*** ENTRIES PROVIDED

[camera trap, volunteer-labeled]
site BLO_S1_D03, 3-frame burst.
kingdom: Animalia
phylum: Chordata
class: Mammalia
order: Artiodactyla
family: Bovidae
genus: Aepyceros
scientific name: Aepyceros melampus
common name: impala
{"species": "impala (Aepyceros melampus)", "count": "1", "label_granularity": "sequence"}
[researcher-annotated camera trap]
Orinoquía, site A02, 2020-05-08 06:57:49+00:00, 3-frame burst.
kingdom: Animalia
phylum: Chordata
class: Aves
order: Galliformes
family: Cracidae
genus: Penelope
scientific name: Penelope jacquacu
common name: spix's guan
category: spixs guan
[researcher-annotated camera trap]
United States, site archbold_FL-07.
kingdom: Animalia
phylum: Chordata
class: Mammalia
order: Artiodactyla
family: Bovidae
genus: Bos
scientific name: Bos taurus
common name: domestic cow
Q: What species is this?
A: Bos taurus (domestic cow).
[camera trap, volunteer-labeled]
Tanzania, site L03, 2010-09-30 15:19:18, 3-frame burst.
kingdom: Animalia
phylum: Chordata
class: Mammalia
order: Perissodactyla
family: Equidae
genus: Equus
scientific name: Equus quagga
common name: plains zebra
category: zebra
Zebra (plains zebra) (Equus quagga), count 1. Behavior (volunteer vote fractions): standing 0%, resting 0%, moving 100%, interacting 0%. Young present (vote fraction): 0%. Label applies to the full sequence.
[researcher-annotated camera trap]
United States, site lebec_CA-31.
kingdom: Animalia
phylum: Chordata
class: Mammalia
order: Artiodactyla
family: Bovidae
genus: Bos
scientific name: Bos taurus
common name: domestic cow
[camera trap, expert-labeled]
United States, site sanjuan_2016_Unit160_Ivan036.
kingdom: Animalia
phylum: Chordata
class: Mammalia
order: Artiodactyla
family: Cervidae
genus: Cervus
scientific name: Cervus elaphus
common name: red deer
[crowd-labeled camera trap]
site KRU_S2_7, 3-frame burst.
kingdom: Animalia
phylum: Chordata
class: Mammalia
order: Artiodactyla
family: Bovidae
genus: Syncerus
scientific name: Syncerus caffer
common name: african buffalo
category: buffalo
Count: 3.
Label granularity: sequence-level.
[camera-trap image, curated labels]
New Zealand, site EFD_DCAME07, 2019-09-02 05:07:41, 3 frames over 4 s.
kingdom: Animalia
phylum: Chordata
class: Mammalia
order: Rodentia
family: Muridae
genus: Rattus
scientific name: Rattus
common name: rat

******

§ **EXERCISE AIM**:
Print the material above verbatim, first line through the line containing "scientific name: Penelope jacquacu", both included.

§ **ANSWER FOR THE TASK**:
[camera trap, volunteer-labeled]
site BLO_S1_D03, 3-frame burst.
kingdom: Animalia
phylum: Chordata
class: Mammalia
order: Artiodactyla
family: Bovidae
genus: Aepyceros
scientific name: Aepyceros melampus
common name: impala
{"species": "impala (Aepyceros melampus)", "count": "1", "label_granularity": "sequence"}
[researcher-annotated camera trap]
Orinoquía, site A02, 2020-05-08 06:57:49+00:00, 3-frame burst.
kingdom: Animalia
phylum: Chordata
class: Aves
order: Galliformes
family: Cracidae
genus: Penelope
scientific name: Penelope jacquacu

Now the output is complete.